● Data shown:
——

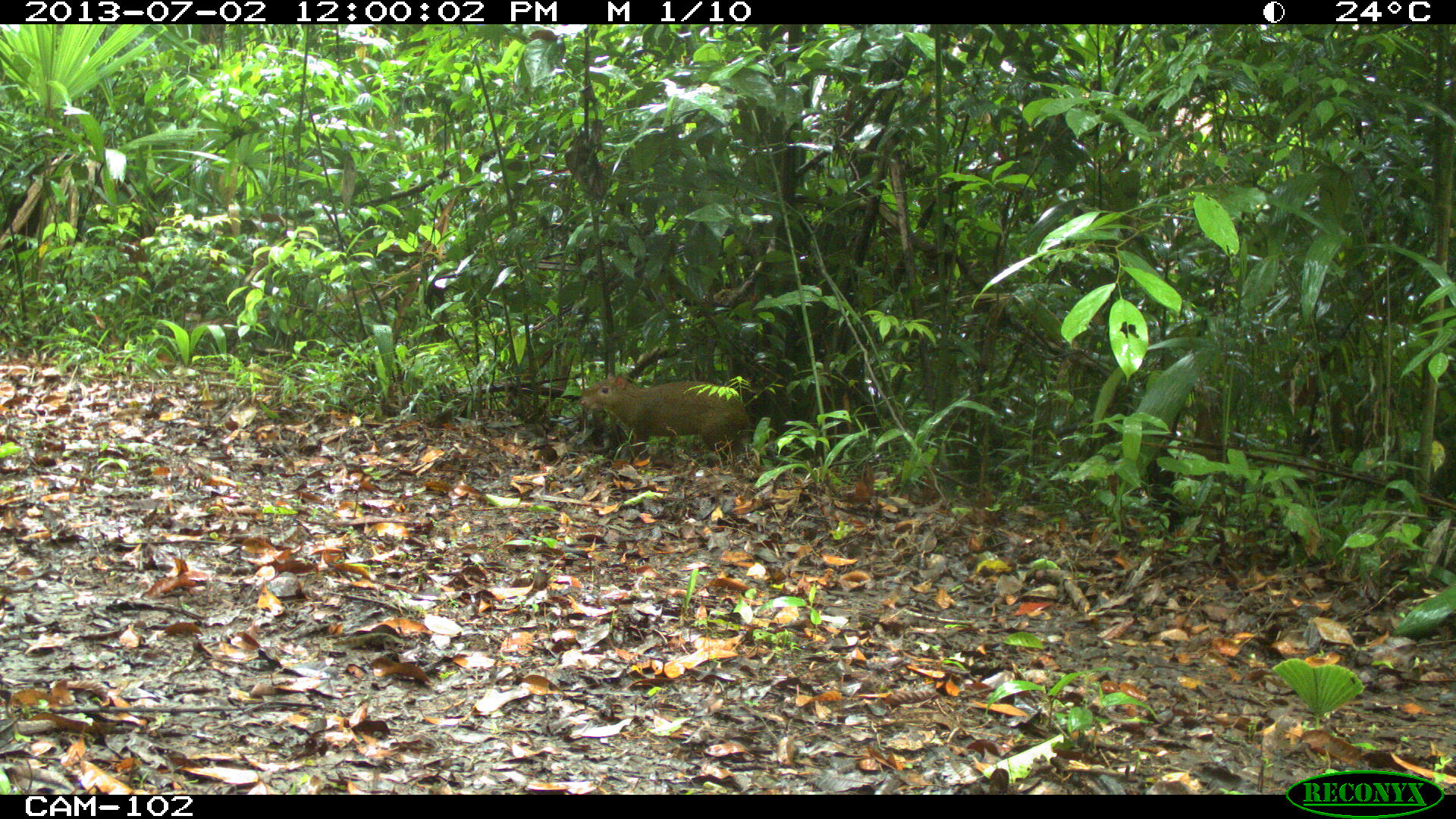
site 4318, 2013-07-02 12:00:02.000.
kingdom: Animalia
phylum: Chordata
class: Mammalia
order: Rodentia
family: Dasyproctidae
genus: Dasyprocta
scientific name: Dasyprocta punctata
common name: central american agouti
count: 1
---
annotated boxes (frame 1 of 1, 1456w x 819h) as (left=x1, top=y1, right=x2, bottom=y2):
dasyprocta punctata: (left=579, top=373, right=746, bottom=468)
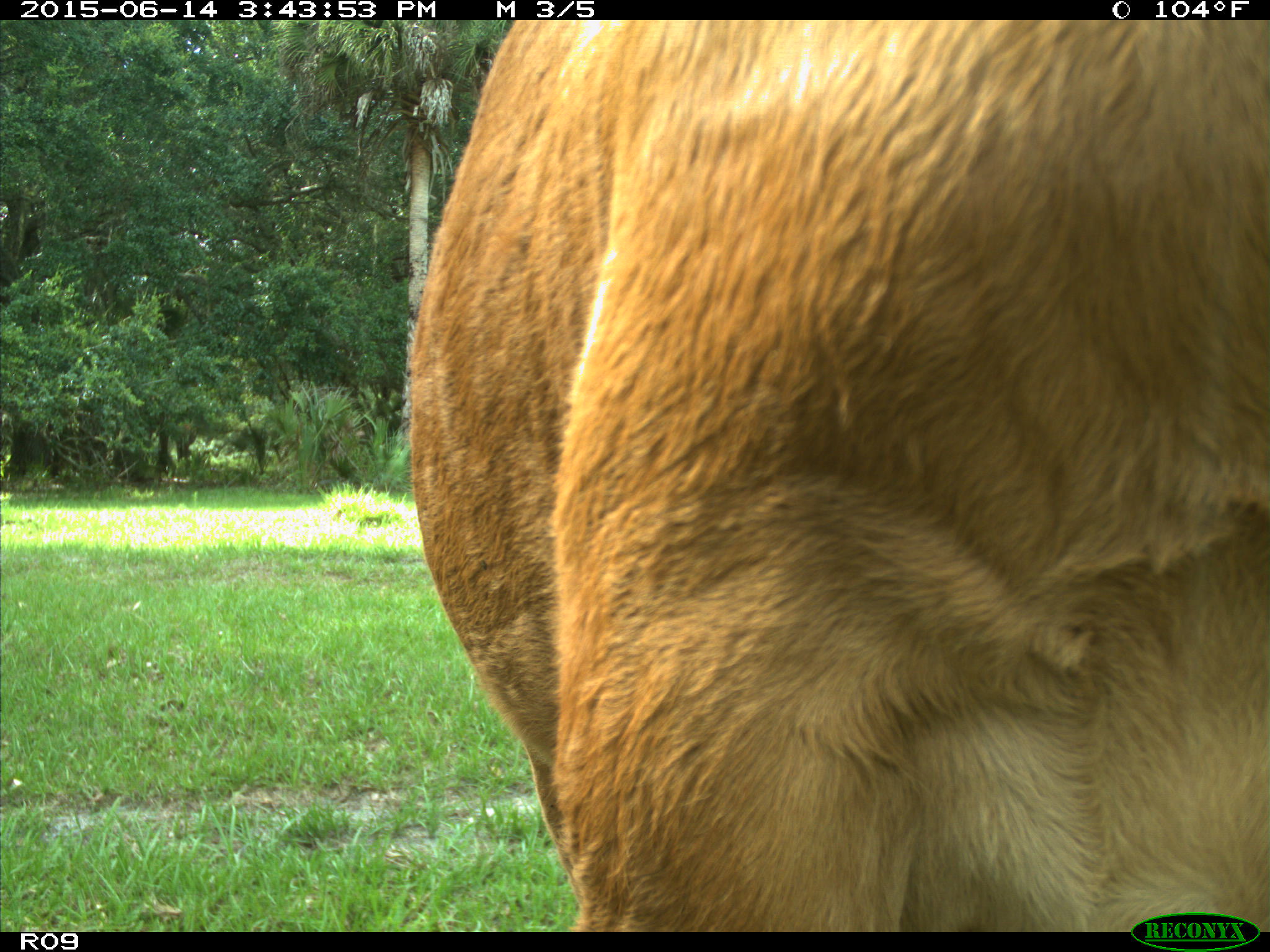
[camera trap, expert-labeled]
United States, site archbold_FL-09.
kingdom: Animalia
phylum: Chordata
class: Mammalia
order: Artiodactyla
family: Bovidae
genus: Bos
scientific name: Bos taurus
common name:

——

● Assigned task: Print each entry above verbatim, pictures left out.

● Result of this task:
site 4318, 2013-07-02 12:00:02.000.
kingdom: Animalia
phylum: Chordata
class: Mammalia
order: Rodentia
family: Dasyproctidae
genus: Dasyprocta
scientific name: Dasyprocta punctata
common name: central american agouti
count: 1
---
annotated boxes (frame 1 of 1, 1456w x 819h) as (left=x1, top=y1, right=x2, bottom=y2):
dasyprocta punctata: (left=579, top=373, right=746, bottom=468)
[camera trap, expert-labeled]
United States, site archbold_FL-09.
kingdom: Animalia
phylum: Chordata
class: Mammalia
order: Artiodactyla
family: Bovidae
genus: Bos
scientific name: Bos taurus
common name:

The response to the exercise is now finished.